Motion Picture Unions Opposed to FCC Set-Top Proposals

Photo by ponsulak Pond 5.
Photo by ponsulak Pond 5.

As noted several times on this blog, it takes a lot of highly skilled people to make a film or TV show, and these people generally do not own any copyright interest in the works they help make or any equity in the production companies.  Motion pictures and television production is a project-to-project business. Crew members and performers are not full-time employees of either studios or production companies and may go months between jobs; they’ve been “gig-economy” workers since long before anyone thought that term was a new thing.

Just like most labor in the United States, today’s motion picture craftspeople are the beneficiaries of hard-fought rights—many negotiated decades ago—to share in the financial rewards of successful products they do not own.  Films and TV shows are mostly made by middle-class, freelance workers whose average, annual incomes comprise not only day rates and overtime, but also residuals and health and pension benefits.  These terms are negotiated and managed for most crew and performers by the unions DGA, SAG-AFTRA, and IATSE. These unions are opposed to the FCC “Set-Top Box” proposal because, as it stands, the proposal would break the licensing structure on which their compensation packages are based.

To be a sustainable workforce, performers and crew members generally need to remain on the net-positive side of several averages—average number of days worked, average number of shows worked that succeed, and average number of shows that succeed in the market overall.  By taking the macro view of the ways in which these workers are compensated over time, it’s very much a rising-tide-raises-all-boats paradigm.  The successful show that Props Master A works on feeds the health and pension program of Make-up artist B, who might work a show that doesn’t make it. The spread of investment across multiple shows keeps the pool of skilled labor generally sustained among the various gigs and periods of unemployment between gigs.

Photo by sokolodv Pond 5.
Photo by sokolodv Pond 5.

It should be clear to anyone that if you disrupt the means by which labor is compensated, labor has a habit of not working.  And as stated in previous posts on this subject, the FCC proposal cannot be called a consumer-focused plan to introduce better and cheaper TV options if the plan simultaneously kills the means of production. This is exactly what the proposal can do by enabling companies like Google to create a parallel, commercial video service without licensing any of the programming.

Given task
Decide whether each statement agrees with the article on the FCC set-top proposal. Answer yes or no, and quote the words from the article that settle it.
1. The DGA, SAG-AFTRA, and IATSE negotiate and manage compensation terms for most crew and performers.
2. Crew members and performers are full-time employees of studios.
3. The proposal could let companies like Google create a video service without licensing the programming.
The rows have no connection to the article on the FCC set-top proposal.

Data records
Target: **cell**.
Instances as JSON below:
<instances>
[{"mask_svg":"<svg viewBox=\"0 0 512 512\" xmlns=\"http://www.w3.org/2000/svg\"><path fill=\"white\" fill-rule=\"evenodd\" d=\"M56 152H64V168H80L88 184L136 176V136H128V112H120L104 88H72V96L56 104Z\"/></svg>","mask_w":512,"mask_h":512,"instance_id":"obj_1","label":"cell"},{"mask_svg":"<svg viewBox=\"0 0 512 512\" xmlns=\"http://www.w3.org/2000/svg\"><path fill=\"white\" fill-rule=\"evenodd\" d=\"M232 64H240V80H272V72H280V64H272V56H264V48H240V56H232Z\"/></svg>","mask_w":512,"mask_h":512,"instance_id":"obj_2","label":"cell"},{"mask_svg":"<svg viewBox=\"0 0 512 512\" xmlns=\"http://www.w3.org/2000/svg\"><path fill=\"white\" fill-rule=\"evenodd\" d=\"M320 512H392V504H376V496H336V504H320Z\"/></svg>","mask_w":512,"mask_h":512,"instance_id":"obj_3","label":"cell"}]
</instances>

Result
1. Yes: "These terms are negotiated and managed for most crew and performers by the unions DGA, SAG-AFTRA, and IATSE."
2. No: "Crew members and performers are not full-time employees of either studios or production companies"
3. Yes: "enabling companies like Google to create a parallel, commercial video service without licensing any of the programming"